Worky cost me a weekend plus change. In exchange, it was the project where I properly stress-tested the AI workflow I now use on everything. It was fun. And it answered its own question fast: is this idea worth pursuing? No. Getting that answer in days instead of months is not a failed product. It's a successful experiment.
That's the actual shift AI brought, and it's bigger than "AI writes code fast". Building became so cheap that building is the validation. You don't have to wonder for months whether an idea has legs. You build it and find out.
What I saw from the jury table
In late June we organized a hackathon at RedCarbon together with Regolo, at OGR Torino: one day, teams of one or two people, AI applied to security problems. I was on the jury.
The POCs that came out of a single day were the kind of thing that, a few years ago, a team that size wouldn't have finished in a week. Near-real projects, demoable by evening. And it wasn't just seasoned engineers: people who don't work in AI, some not even in security, showed up with an idea and shipped something working. I watched people use AI not just to build but to sharpen the idea itself: digging for the context they were missing, weighing one approach against another before committing.
Ideas have never been this cheap to test. That's the good edge.
The other edge was just as visible. The teams that struggled weren't short on building capacity; they were short on clarity. When the idea wasn't sharp, AI amplified the mess: more features, more components, more surface, less point. By presentation time, some projects were genuinely hard to explain. The demos that won were the simple ones.
I can't be smug about it, because I did the exact same thing with Worky. I started out wanting it to do everything. I wrote full documentation and built a showcase website for a tool that had zero users, because I cared about it and, well, what kind of tool doesn't have a showcase site? The right order would have been the opposite: ship the core, find real usage, then earn the packaging. When adding things costs nothing, the discipline of not adding them has to come from you.
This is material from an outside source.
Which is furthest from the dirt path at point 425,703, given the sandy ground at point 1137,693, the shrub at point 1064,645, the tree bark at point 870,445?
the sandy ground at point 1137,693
The expensive decision moved downstream
So no, the lesson is not "validate before you build". Building is validating now, and it's cheap enough to do on a maybe. I did, and I'd do it again.
The lesson is that the expensive decision moved. Building Worky cost a weekend. Maintaining it (triaging issues, evolving it, caring about it over time) costs exactly what it cost ten years ago: sustained attention. AI made ideas abundant and code cheap. It did nothing to make attention abundant. Attention is the bottleneck now, and it doesn't scale.
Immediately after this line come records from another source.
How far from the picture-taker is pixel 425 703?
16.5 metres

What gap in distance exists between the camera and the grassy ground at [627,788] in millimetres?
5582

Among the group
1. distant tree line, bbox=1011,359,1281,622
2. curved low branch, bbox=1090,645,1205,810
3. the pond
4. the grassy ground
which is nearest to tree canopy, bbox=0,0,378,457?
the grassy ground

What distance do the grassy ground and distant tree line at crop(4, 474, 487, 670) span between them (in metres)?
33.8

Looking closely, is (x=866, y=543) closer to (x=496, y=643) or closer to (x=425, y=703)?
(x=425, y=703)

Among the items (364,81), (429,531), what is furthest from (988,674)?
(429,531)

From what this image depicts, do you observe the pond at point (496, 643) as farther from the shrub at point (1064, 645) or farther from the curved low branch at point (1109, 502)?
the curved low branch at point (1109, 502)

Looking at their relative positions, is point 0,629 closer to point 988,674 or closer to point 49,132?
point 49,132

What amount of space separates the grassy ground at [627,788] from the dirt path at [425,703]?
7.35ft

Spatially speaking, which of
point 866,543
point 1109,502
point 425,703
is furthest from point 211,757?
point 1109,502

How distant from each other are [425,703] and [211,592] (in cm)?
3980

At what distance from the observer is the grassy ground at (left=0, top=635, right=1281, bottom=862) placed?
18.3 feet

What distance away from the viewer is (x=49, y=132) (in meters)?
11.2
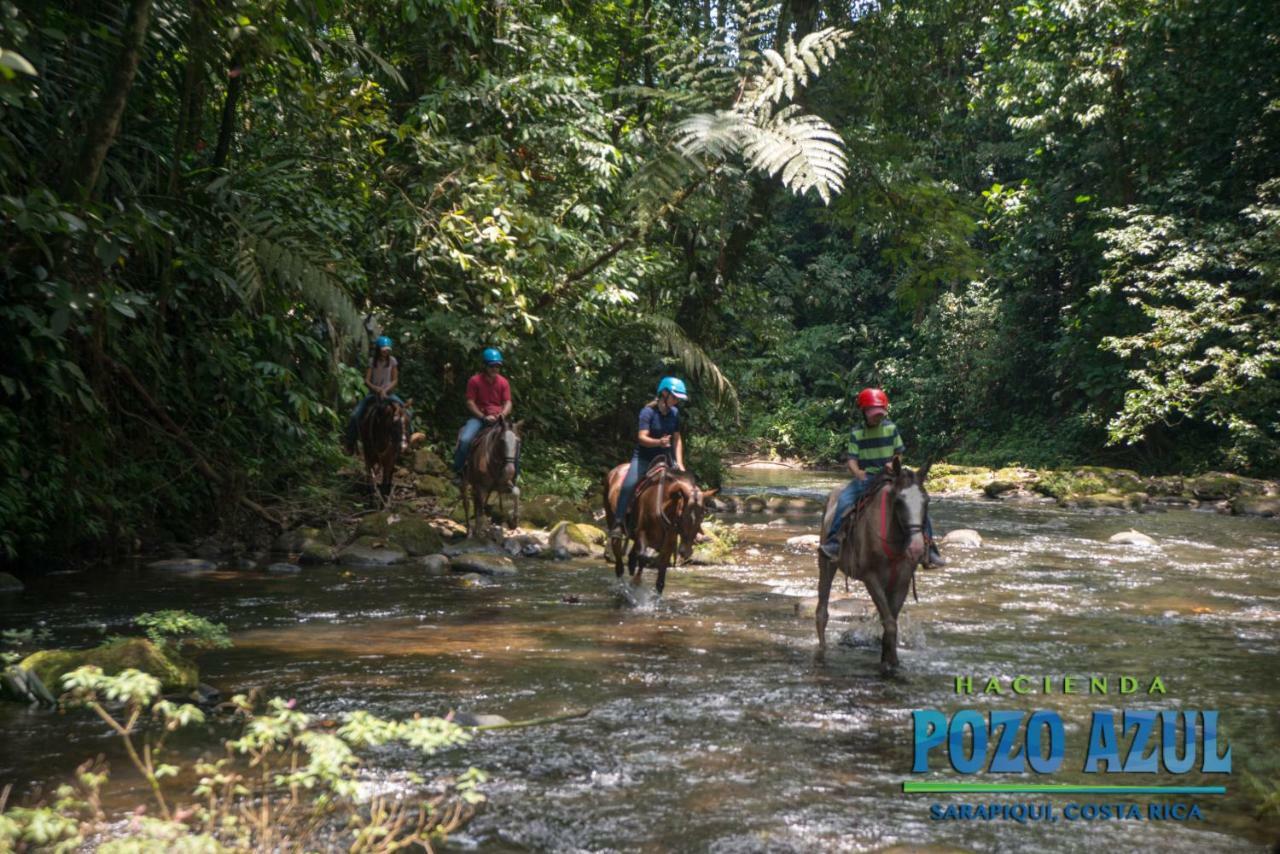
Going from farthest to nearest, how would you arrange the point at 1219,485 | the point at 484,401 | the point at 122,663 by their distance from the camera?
1. the point at 1219,485
2. the point at 484,401
3. the point at 122,663

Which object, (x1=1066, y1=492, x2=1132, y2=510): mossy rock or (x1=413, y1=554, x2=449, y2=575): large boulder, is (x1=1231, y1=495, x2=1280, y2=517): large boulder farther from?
(x1=413, y1=554, x2=449, y2=575): large boulder

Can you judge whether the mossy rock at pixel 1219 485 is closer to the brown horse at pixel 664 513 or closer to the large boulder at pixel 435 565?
the brown horse at pixel 664 513

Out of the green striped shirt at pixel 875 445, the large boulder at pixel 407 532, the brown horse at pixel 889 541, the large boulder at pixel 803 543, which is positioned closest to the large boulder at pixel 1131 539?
the large boulder at pixel 803 543

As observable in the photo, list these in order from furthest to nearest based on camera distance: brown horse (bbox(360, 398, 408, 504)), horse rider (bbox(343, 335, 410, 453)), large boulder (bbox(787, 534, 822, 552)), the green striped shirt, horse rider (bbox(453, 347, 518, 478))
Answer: large boulder (bbox(787, 534, 822, 552))
horse rider (bbox(343, 335, 410, 453))
brown horse (bbox(360, 398, 408, 504))
horse rider (bbox(453, 347, 518, 478))
the green striped shirt

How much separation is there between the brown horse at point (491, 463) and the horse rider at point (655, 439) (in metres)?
3.00

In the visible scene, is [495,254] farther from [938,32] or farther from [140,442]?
[938,32]

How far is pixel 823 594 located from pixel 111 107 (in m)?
6.80

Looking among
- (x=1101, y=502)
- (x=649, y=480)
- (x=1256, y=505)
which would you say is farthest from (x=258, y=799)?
(x=1101, y=502)

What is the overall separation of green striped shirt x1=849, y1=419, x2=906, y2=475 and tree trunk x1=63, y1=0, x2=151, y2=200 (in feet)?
20.3

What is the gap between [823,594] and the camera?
31.1ft

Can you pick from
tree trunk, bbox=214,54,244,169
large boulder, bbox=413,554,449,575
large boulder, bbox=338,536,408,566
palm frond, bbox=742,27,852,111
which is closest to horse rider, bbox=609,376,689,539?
large boulder, bbox=413,554,449,575

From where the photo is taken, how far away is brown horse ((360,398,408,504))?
15.6 meters

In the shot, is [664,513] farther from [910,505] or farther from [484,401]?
[484,401]

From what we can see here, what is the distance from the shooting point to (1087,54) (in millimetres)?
28672
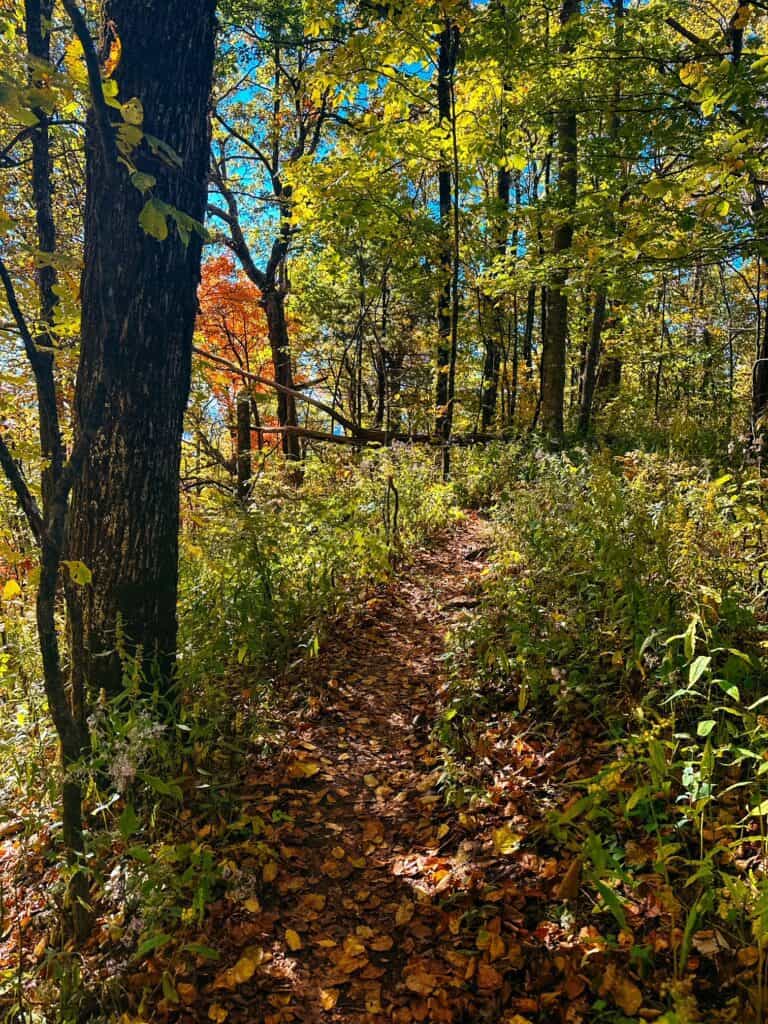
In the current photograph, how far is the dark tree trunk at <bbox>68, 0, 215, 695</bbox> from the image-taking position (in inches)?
116

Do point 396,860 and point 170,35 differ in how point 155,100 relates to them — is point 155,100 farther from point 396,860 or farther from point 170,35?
point 396,860

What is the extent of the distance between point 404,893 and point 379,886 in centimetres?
14

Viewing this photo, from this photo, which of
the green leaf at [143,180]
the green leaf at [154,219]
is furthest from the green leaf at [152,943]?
the green leaf at [143,180]

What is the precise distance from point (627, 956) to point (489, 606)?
2.74 meters

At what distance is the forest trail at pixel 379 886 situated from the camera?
2.15m

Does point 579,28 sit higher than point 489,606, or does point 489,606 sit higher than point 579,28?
point 579,28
Which means the judgment call changed shape. It used to be "should I build this?". Now it's "should I keep this alive?".
And that second question is harder than it looks, because attachment gets a vote. I liked Worky. I still do. I invested time in it, dressed it up as a product, and that made it slower to admit the obvious: this wasn't my mission. Not my use case, not a problem I meet more than a couple of times a year, not the thing I want to spend my evenings on. Letting go of a project you like costs more than letting go of one you're indifferent to.
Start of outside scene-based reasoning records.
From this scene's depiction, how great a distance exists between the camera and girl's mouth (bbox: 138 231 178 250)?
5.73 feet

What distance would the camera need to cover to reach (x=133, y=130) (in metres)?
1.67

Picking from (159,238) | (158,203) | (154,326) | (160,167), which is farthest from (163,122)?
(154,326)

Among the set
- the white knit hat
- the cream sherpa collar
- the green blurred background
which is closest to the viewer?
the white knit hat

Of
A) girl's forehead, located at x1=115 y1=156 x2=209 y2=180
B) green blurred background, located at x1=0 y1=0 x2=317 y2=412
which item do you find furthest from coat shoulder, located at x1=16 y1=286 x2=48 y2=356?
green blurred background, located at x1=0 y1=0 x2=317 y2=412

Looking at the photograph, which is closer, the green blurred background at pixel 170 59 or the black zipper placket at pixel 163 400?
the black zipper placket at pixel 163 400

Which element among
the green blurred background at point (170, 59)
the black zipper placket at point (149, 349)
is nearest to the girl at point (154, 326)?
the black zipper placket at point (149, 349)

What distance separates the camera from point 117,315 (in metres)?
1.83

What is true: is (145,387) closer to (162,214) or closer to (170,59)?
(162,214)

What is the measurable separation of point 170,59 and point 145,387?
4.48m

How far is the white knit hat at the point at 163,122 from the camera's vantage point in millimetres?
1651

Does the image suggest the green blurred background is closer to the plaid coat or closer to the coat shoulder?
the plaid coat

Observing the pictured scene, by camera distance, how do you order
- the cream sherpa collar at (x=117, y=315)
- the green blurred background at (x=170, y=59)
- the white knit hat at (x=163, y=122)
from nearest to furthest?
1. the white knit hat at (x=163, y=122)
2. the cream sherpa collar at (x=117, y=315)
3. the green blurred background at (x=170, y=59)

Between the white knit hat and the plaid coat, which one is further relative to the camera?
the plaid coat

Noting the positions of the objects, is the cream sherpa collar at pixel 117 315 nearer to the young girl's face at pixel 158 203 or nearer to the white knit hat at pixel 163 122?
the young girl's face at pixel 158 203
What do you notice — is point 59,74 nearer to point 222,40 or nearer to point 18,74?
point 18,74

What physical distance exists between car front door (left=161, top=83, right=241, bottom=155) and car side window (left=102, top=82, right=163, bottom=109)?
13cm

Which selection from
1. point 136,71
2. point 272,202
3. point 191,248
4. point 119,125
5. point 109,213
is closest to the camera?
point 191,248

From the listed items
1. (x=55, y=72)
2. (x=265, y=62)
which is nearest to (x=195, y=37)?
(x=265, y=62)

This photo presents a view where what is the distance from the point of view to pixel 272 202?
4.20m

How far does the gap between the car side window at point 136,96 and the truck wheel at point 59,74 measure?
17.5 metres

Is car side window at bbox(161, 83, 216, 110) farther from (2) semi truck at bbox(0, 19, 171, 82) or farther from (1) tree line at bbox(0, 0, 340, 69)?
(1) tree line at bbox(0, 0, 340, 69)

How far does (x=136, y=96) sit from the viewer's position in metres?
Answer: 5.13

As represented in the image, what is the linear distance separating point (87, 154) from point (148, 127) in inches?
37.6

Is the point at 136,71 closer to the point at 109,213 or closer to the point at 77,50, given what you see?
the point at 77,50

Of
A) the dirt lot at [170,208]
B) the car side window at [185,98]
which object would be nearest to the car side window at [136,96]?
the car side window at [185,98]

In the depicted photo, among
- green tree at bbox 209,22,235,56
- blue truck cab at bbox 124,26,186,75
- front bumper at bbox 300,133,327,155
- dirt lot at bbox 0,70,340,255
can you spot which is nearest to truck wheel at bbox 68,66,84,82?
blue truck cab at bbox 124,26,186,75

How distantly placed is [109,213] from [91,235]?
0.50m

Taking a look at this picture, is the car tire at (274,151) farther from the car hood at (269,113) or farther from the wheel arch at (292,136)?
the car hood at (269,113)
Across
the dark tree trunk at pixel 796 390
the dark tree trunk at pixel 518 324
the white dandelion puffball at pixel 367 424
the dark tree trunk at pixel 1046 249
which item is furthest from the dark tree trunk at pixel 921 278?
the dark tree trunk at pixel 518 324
Worky was the right project to build and the wrong mission to carry. Knowing the difference, before the maintenance bill arrives, might be the most valuable skill AI-assisted development asks of you.
It's yours if you want it
The original plan for this post was a launch announcement. "Introducing Worky", with a call for beta testers. I'm glad I never wrote it. Asking people to invest in a tool whose own author had stopped showing up would have been dishonest.
So here's the honest version instead.
Worky works, and it's open source. If you run workshops (meetups, conference hands-on sessions, internal training) and the single-binary, zero-setup experience sounds right to you, try it: start from the repo or the site.
And if it turns out to be useful to you, tell me. I'm not asking for a favor. I'm saying that real usage is the one thing that would put Worky back on my list, because users generate the roadmap I couldn't invent alone. If it earns users, it earns maintenance. That's the right order. I had it backwards the first time.